** EXERCISE INSTRUCTIONS **
A faithful copy is needed of the lines below from the one with "pelota: Primer plano" up to and including the one with "Dusty Mauve Tea"; set it down with no pictures and no other lines.

** EXERCISE MATERIAL **
= Beginning of Section =
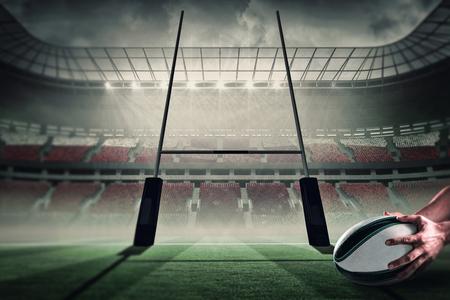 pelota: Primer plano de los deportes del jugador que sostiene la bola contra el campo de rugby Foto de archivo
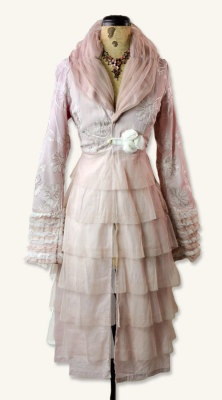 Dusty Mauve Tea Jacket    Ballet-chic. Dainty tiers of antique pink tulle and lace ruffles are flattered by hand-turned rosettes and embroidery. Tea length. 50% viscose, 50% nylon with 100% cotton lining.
= End of Section =
= Beginning of Section =
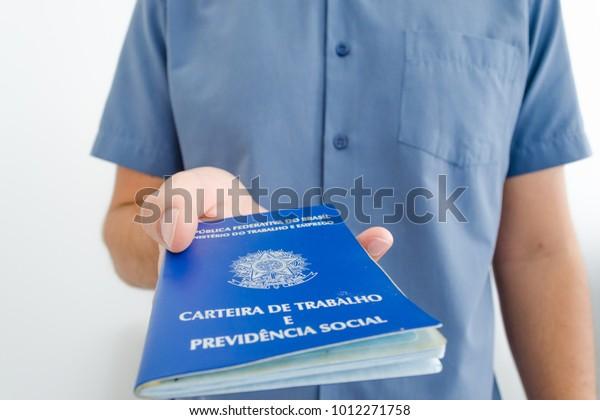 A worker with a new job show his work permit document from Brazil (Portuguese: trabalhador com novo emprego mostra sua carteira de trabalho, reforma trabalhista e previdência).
= End of Section =
= Beginning of Section =
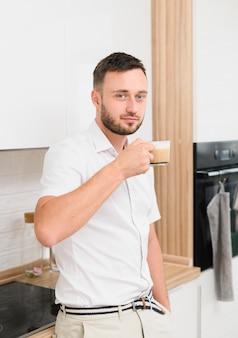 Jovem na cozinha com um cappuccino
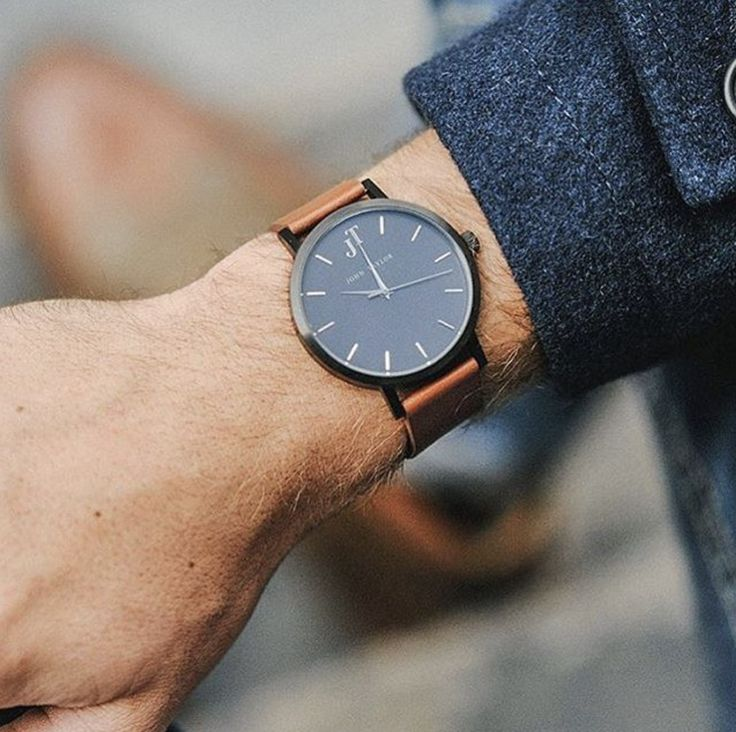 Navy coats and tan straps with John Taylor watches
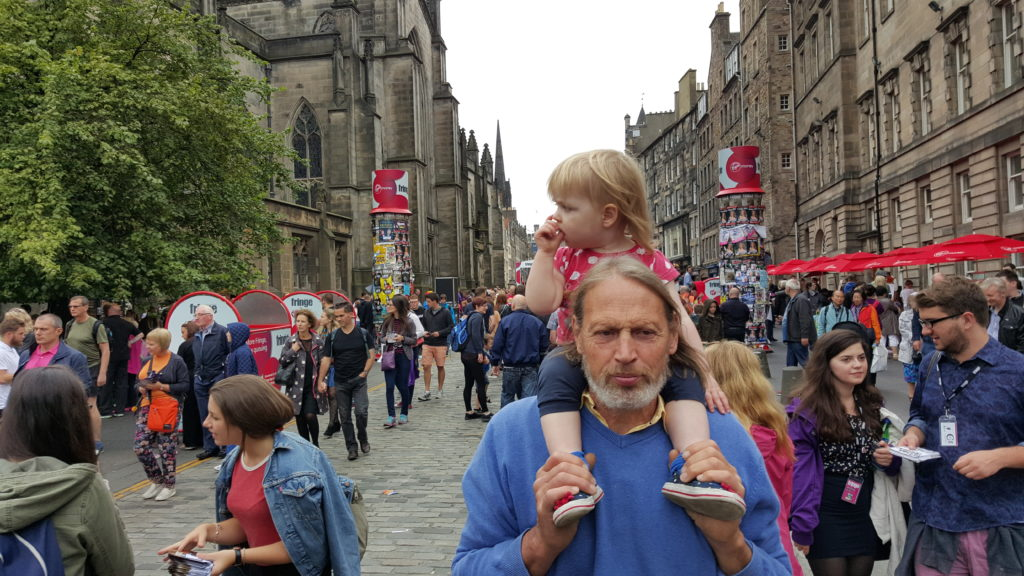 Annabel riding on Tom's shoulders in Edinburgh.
= End of Section =
** SOLUTION BELOW **
 pelota: Primer plano de los deportes del jugador que sostiene la bola contra el campo de rugby Foto de archivo
 Dusty Mauve Tea Jacket    Ballet-chic. Dainty tiers of antique pink tulle and lace ruffles are flattered by hand-turned rosettes and embroidery. Tea length. 50% viscose, 50% nylon with 100% cotton lining.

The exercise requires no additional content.